NTTブロードバンドプラットフォーム(NTT-BP)はNTT東日本の子会社で,首都圏の私鉄駅構内などで公衆無線LANサービス「無線LAN倶楽部」を提供している。今年,同社は無線LANを利用したIP電話の試験サービスを開始するなど,無線LANサービスの多様化に力を入れる。インフラ整備は進むものの加入者が伸び悩む公衆無線LANサービス。2004年の見通しを,小林忠男社長に聞いた(聞き手は白井 良=日経コミュニケーション)。

――無線LANサービス利用の伸びは予定通りか。

 2003年末時点では本来計画していた加入者数の3~4割にとどまっている。だが月々の加入者の純増数は伸びている。特に2003年12月の加入者の純増数は,10月,11月に比べて3倍も伸びた。
 その理由は,無線LAN機能を標準搭載するソニーの「CLIE」や,ブラウジング機能の充実したシャープの「ザウルス」といったPDA(携帯情報端末)の新機種が,12月に発売されたからだと考えている。家電量販店の販売員の方にも無線LANサービスの知識がある人が増え,販売チャネルとして機能し始めたことも大きい。2つの相乗効果で大きく伸びたのだろう。
 サービス開始当初は,提供エリアが広がりさえすればユーザーも増えていくと思っていた。しかしユーザー増加のカギは,魅力的な端末と販売チャネルの整備にあった。これがサービス開始から1年2ヶ月経って分かったことだ。

――加入者数が計画値の3~4割とは伸び悩んでいるように思えるが。

 本格的な立ち上がりまでには時間がかかっても,その後は指数関数的に伸びていくと考えている。携帯電話でさえ爆発的な普及までには10年かかった。
 ADSLや光ファイバなどのブロードバンド回線の伸びもあって,家庭内で利用する無線LAN機器の販売台数が倍々ゲームで増えている。それに伴って,無線LAN機器の普及率も上がっていく。さらに2004年春以降は,価格の安いPDAや無線LAN機能内蔵のFOMA携帯電話端末も登場。今年は,無線LAN端末の台数が大きく増加する年になると期待している。
 無線LANサービスの提供エリアも広がる。無線LAN倶楽部は,今は私鉄4路線の駅と駅周辺のホテルやカフェで展開している。2004年春ぐらいまでに,さらに2,3路線増やす予定だ。
 端末台数の増加とサービス・エリアの拡大で,2004年は公衆無線LANサービスに追い風が吹く年になるだろう。

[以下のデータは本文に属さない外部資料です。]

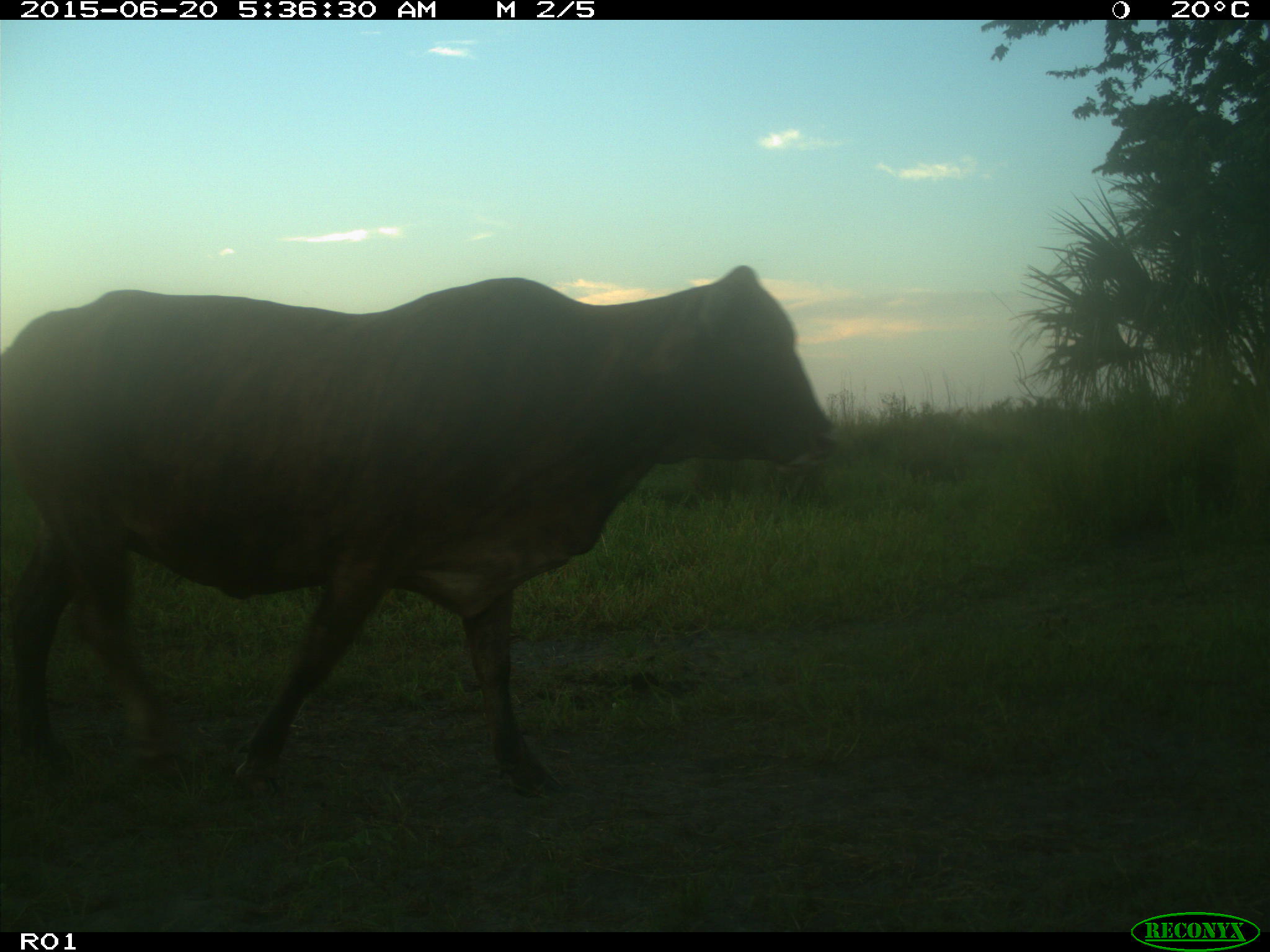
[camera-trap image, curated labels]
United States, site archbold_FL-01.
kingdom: Animalia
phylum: Chordata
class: Mammalia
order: Artiodactyla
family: Bovidae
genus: Bos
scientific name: Bos taurus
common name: domestic cow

無線LAN内蔵のFOMA端末については,NTTドコモと共同でサービスを提供する話を進めている。

――今後提供する新しいサービスはあるか。

 現在,無線LANを使ったIP電話の試験サービスをしている。ただ商用化となると,はっきりしたビジネスモデルがあるわけではない。使える場所が限定されており,どれだけ利用されるか疑問がある。試験サービスで需要を見てから,商用化するかどうか決める。
 ビジネス面以外にも,技術的な検証も行なう。特にインターネットを経由する場合は,品質保証が難しい。音声を圧縮して品質の劣化を回避したい。具体的には音声の符号化方式に,64kビット/秒で伝送する「G.711」ではなく,8kビット/秒で音声を伝送する「G.729A」を搭載する。

――公衆無線LANサービス以外にも業務を広げるつもりはあるか。

 無線LANを中心としたシステム・インテグレーション事業に進出する。NTT東日本と協力して,光ファイバと無線LANを組み合わせたソリューションを提供していきたい。例えば,イベント会場での無線LANスポットの構築などだ。基地局の設置方法,認証システムなどの構成方法,コンテンツの収集・提供方法のノウハウなどにこれまでの経験を生かしていく。